Every ICA student has an entry-level clerical job with a sponsor company, where they work five full days every month. With these real world positions comes compensation (the money the girls earn is applied to their tuition) and a set of very “grown up” expectations.
Time cards are used to chart their hours and a supervisor evaluates their performance on a scale of 1 to 5 each day. A professional-looking uniform including white shirt and black pants must be worn (more on that in a bit). The girls create daily goals for themselves and reflect upon on how they met them. In addition to these on-the-job requirements, the girls also participate in a mandatory two-week training program that’s focused on “MAPS” — that’s motivation, attitude, professionalism and skills.
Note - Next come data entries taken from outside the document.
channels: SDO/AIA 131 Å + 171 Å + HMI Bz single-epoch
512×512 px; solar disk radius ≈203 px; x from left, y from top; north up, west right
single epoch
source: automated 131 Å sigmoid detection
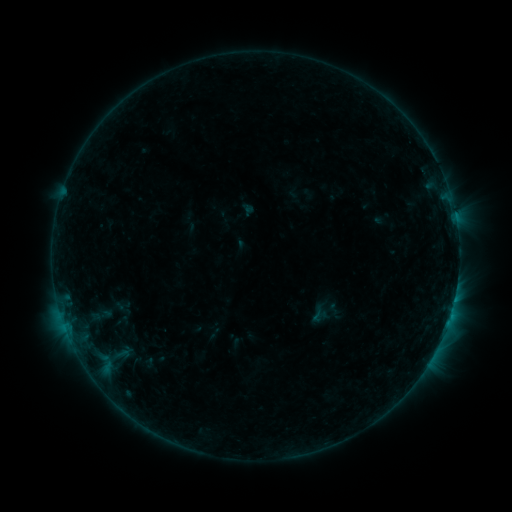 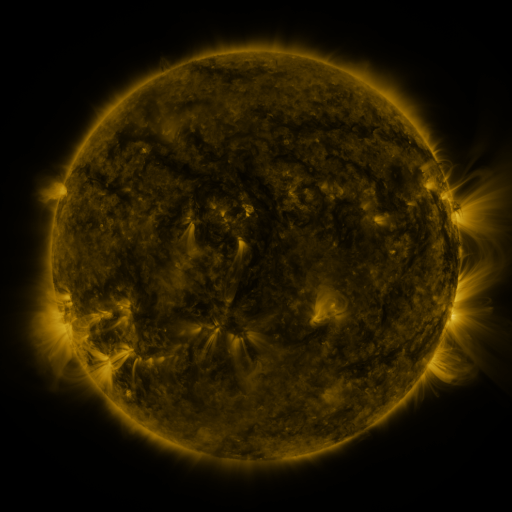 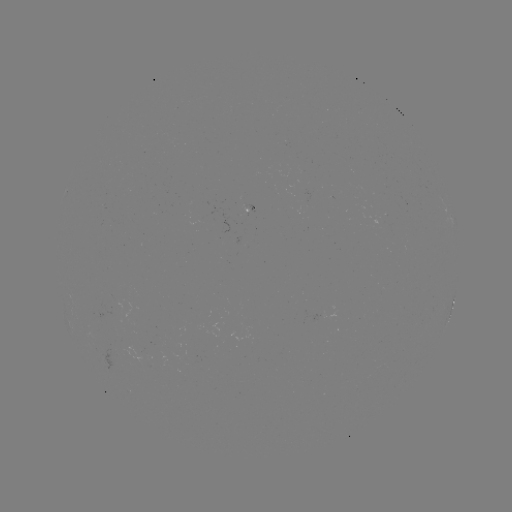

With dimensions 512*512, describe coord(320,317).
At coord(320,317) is sigmoid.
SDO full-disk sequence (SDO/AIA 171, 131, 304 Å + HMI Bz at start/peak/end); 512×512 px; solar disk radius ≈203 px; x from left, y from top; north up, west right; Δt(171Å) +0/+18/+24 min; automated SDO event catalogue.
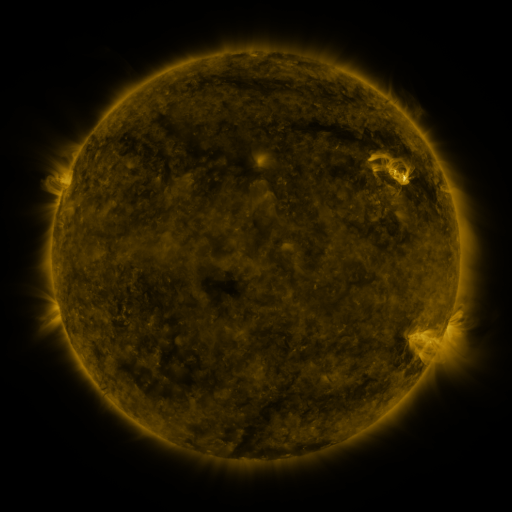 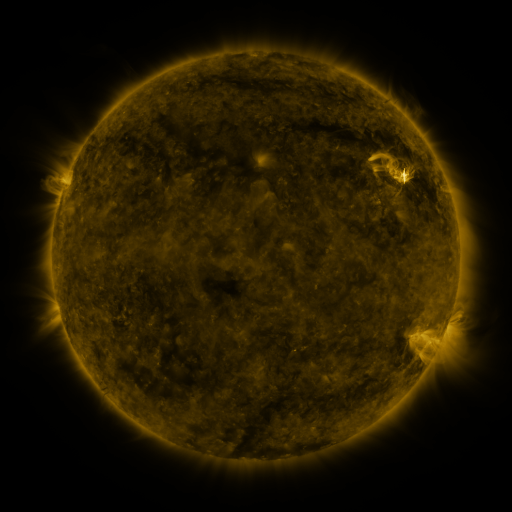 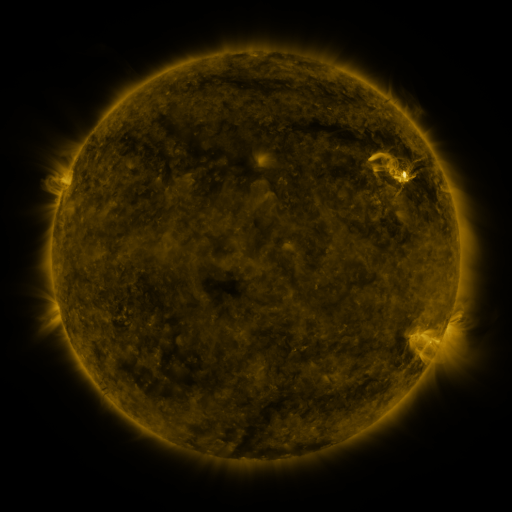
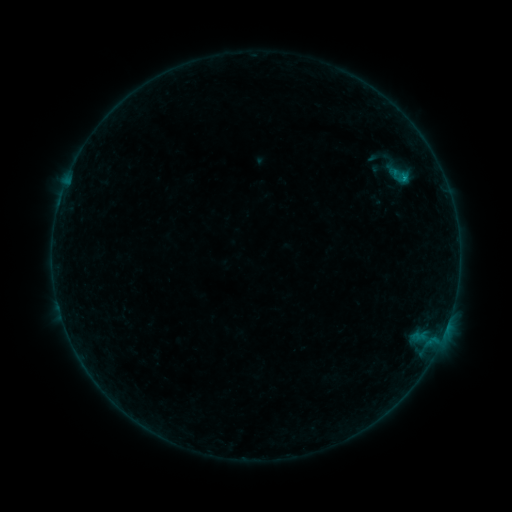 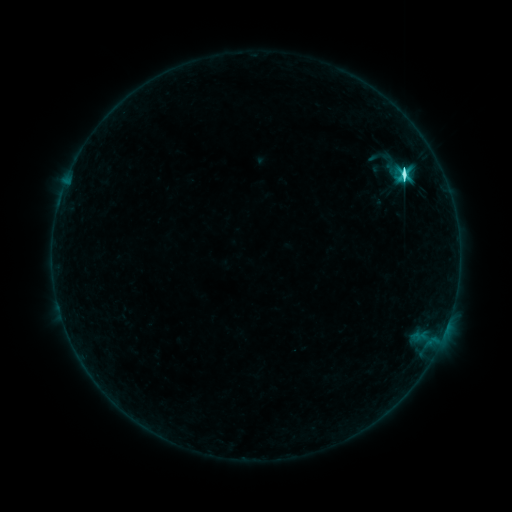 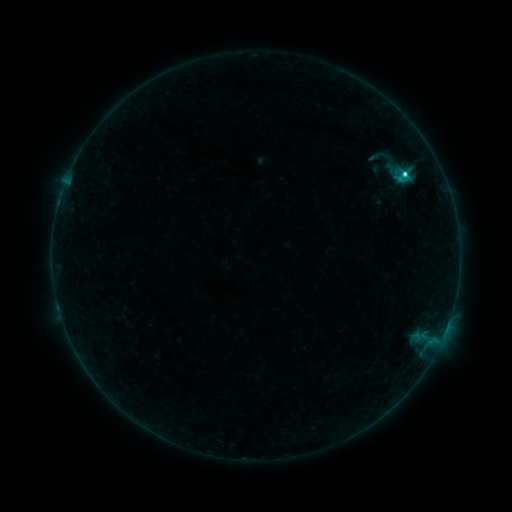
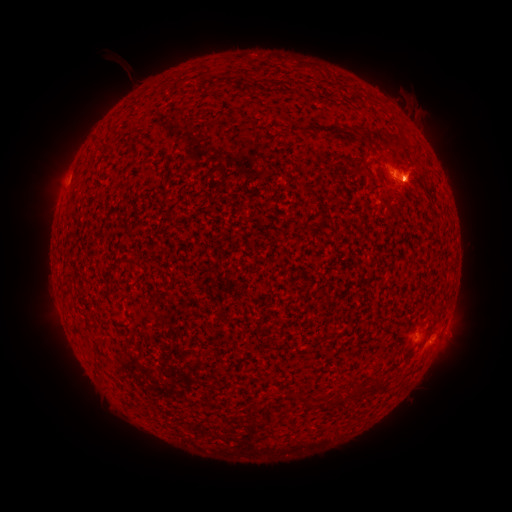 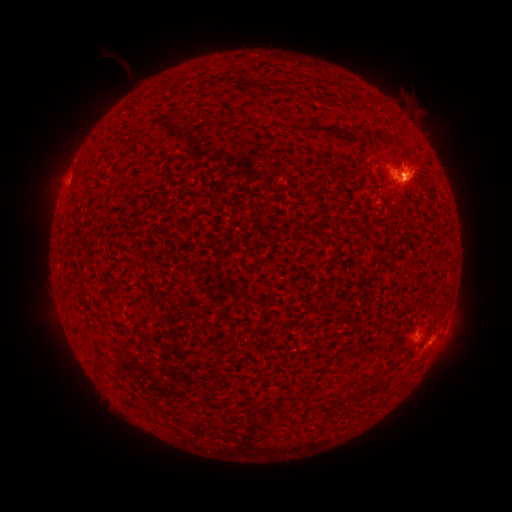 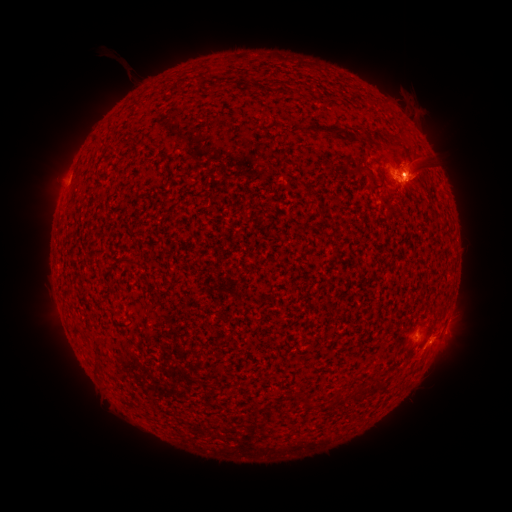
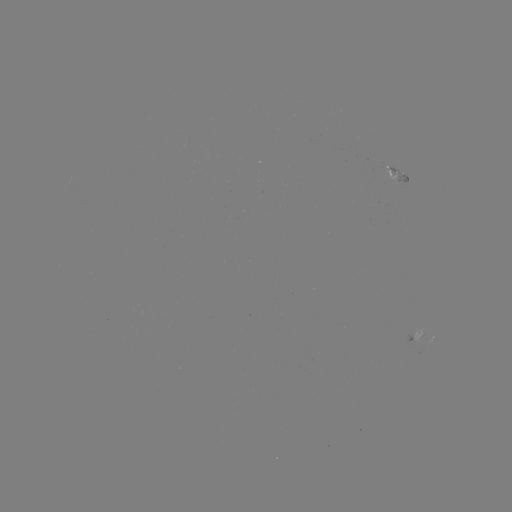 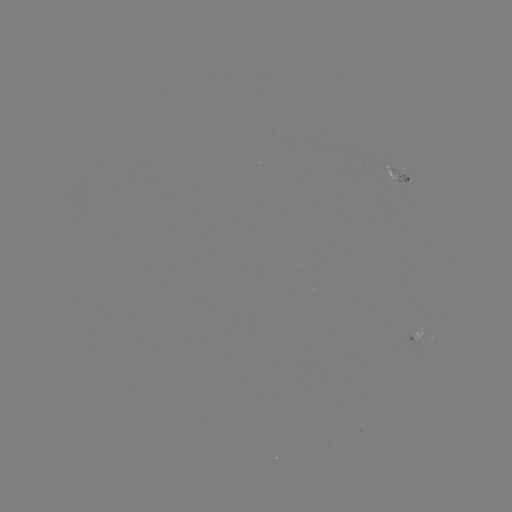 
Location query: C6.1 flare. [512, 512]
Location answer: (403, 177).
“Our girls are learning things as teenagers that most people won’t learn until they’re in their twenties. They really take ownership of their jobs, and learn to stick with something even when they’re having a tough time,” said Sister Lilly. “Afterwards, they often say they’ve come to appreciate that this is how life really is.”
In Giving, You Receive
When Sister Lilly started at ICA, many students ended up working at not-for-profit organization because there were no corporate positions available. Today, sponsor organizations work in a number of industries including healthcare, financial services, legal and media.
Sister Lilly attributes her success at attracting corporate sponsors to one simple thing: persistence.
“I call and call and call,” she said. “All I ask is that they just give our girls a chance. I tell them we will make sure the girls meet their expectations and if they don’t, we’ll replace them with a different student.”
This approach seems to be working — 94 percent of corporate sponsors renew after hiring an ICA student.
According to Sister Lilly, becoming a corporate sponsor offers a deeper level of engagement that companies find incredibly rewarding.
“Sponsoring a student goes beyond giving money. Our students are in the office seeing what they’re doing — or not doing. Corporate sponsors become co-educators with us and are a critical part of these girls’ education.”
Giving Back Never Goes out of Style
At LS&Co., we welcomed our first ICA student worker, Gianella, this fall, thanks to Sister Lilly.
“We chose to participate in the ICA work study because it aligns with our longstanding commitment to equality — specifically supporting opportunities for women and girls,” said Jason McBriarty, a director global corporate affairs for LS&Co. and the Levi Strauss Foundation, and Gianella’s supervisor.
The experience has been rewarding for everyone involved … And we hear Gianella was pretty thrilled that she was allowed to put a Levi’s spin on the corporate uniform in the form of donning black jeans to work.
“LS&Co. is committed to supporting programs like ICA,” noted Jason. “Equally important is that Gianella has been a huge asset in helping us to get important work done.”
While Sister Lilly may be living in her Levi’s a little less these days than she did when she was a young girl, she still embodies the values we hold dear: empathy, originality, integrity and courage. And for that, we think she deserves to have no regrets!